I shook my head. No, sir. Not a pigment.

Not a pigment, Mssr. Trist? What, then, would you have it be?

I said nothing for a goodly while. I took a breath—:

His mark.

His mark, Horseface repeated. He lowered the paper. Whose?

G*d’s, I answered. Stamped in Moses’ time onto the flesh of his chosen peoples. The niggers and the Jews.

He laid the paper daintily on the table.

You see God in this, do you, you baboon?

It represents the Passion, I said. I spoke slowly and carefully, so that he might follow. Christ’s quartered host, superimposed over the Doric crucifix. It’s been tipped to one side, as you can see—: He is about to be taken down from the cross.

He was smitten. In others words, then, Mssr. Trist—

In other words, sir, He is dead already. I paused, seeing that he was not yet satisfied. I said—: Do you see now, Professor? Science and Heaven do agree.

Science? he said, staring down at the desk. Science taught you this?

G*d taught it to me, Mssr. Horsepiss, I answered, and gave a little bow.

Abduction from the Seraglio

I CAME BACK FROM MEMPHIS A KILLER THRICE OVER, Virgil says. And I had one murder in me yet.

I arrived at 37 alone, off a stern-wheeler bound for Baton Rouge. My idea was to kill Morelle at the next of our match-and-candle sessions — kill him quickly and with a minimum of fuss — and go straight to Clementine with the news. I truly believed that I could do this—: I’d just put a bullet in his double, after all.

But Morelle was a far cry from Morris Barker. For six days he showed no inclination toward a reading, and I never once caught him unattended. South Carolina had just announced its secession, and his thoughts turned upon this fact like wool upon a spool. I grew more and more restless, more impatient to see Clementine—; on the seventh day I found I could wait no longer.

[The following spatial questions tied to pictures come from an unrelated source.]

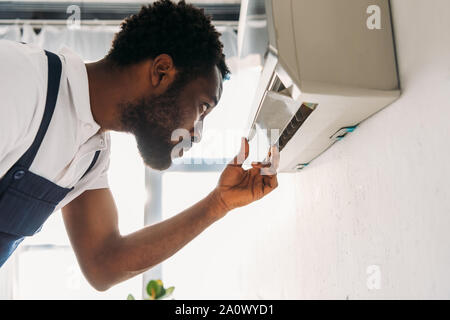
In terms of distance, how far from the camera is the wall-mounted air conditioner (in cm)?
63

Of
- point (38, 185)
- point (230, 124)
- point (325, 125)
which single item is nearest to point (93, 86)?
point (38, 185)

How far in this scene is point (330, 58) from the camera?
0.67 m

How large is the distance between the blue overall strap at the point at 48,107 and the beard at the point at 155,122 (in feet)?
0.49

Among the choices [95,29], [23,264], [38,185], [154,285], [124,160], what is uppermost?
[95,29]

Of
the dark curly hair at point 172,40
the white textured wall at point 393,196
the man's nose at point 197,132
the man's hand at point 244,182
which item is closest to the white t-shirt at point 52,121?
the dark curly hair at point 172,40

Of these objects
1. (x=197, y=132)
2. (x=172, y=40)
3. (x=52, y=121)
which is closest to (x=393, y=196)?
(x=197, y=132)

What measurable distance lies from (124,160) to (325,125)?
1.50 meters

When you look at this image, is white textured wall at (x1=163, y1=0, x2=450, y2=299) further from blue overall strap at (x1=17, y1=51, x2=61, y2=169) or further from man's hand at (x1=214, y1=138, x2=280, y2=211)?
blue overall strap at (x1=17, y1=51, x2=61, y2=169)

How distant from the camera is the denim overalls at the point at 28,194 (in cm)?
70

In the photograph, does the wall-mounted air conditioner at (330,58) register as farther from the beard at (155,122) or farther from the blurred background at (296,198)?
the beard at (155,122)

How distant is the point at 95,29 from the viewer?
6.59ft

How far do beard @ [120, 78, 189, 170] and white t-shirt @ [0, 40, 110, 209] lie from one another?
0.09 metres
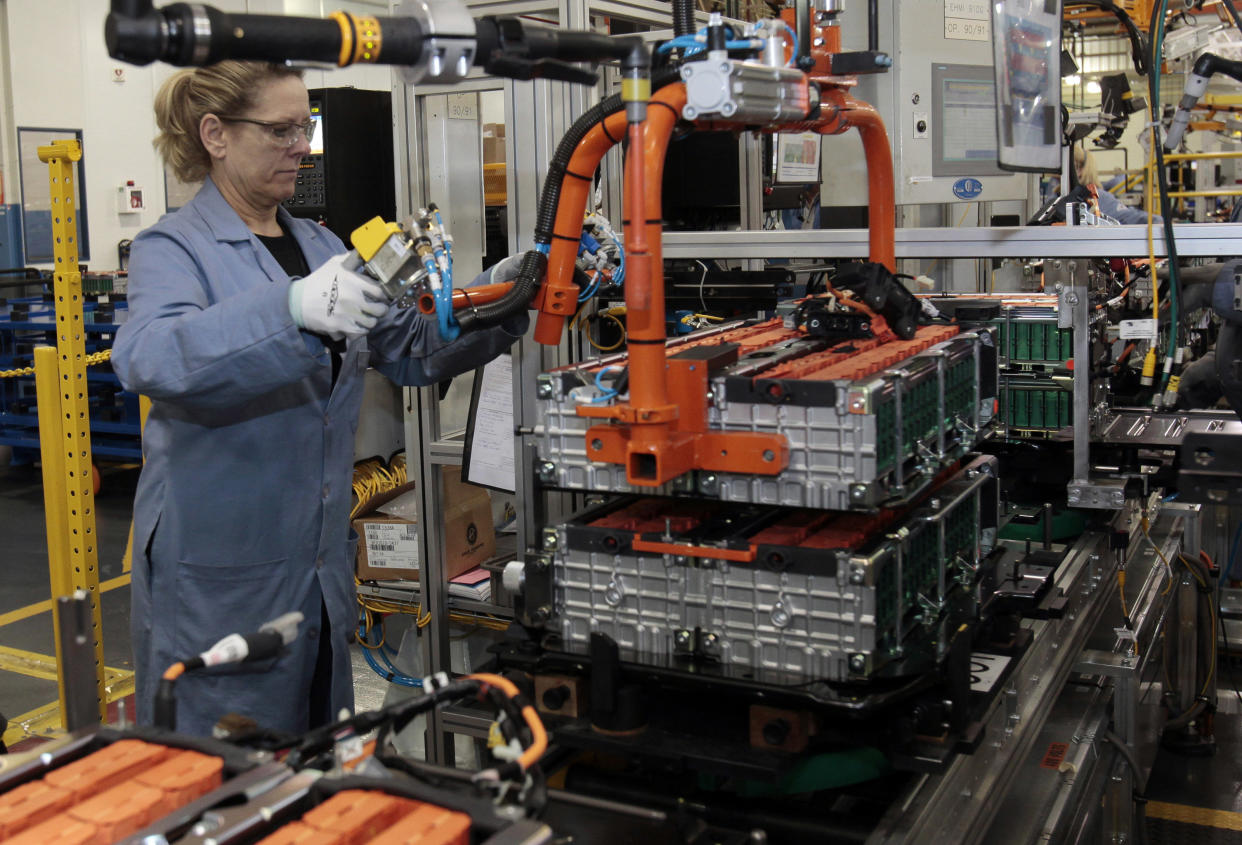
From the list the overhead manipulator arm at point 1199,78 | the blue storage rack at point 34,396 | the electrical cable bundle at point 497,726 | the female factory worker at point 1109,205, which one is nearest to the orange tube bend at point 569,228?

I boarded the next down-river steamer, a new boat christened the Hyapatia Lee, though Morelle himself cautioned me that my old rival Lieutenant Beauregard was on it. The date was December 27, 1860.

As there was no hope of avoiding the lieutenant for the duration of the trip, I resolved to seek him out at once. With his uniform and moustaches he was an easy mark—: I found him reclining like Caesar Augustus on a divan in the front saloon, following a game of faro at a nearby table with the bashful fascination of a child. His hair was now distinguished by a romantic sprinkling of gray—; his eyes had a melancholy satisfaction to them. The port wine he sipped was evidently to his liking. He looked at me blankly when I greeted him, then broke into a pearly-toothed grin, clapped me on the shoulder, and motioned to the bar-boy for another glass.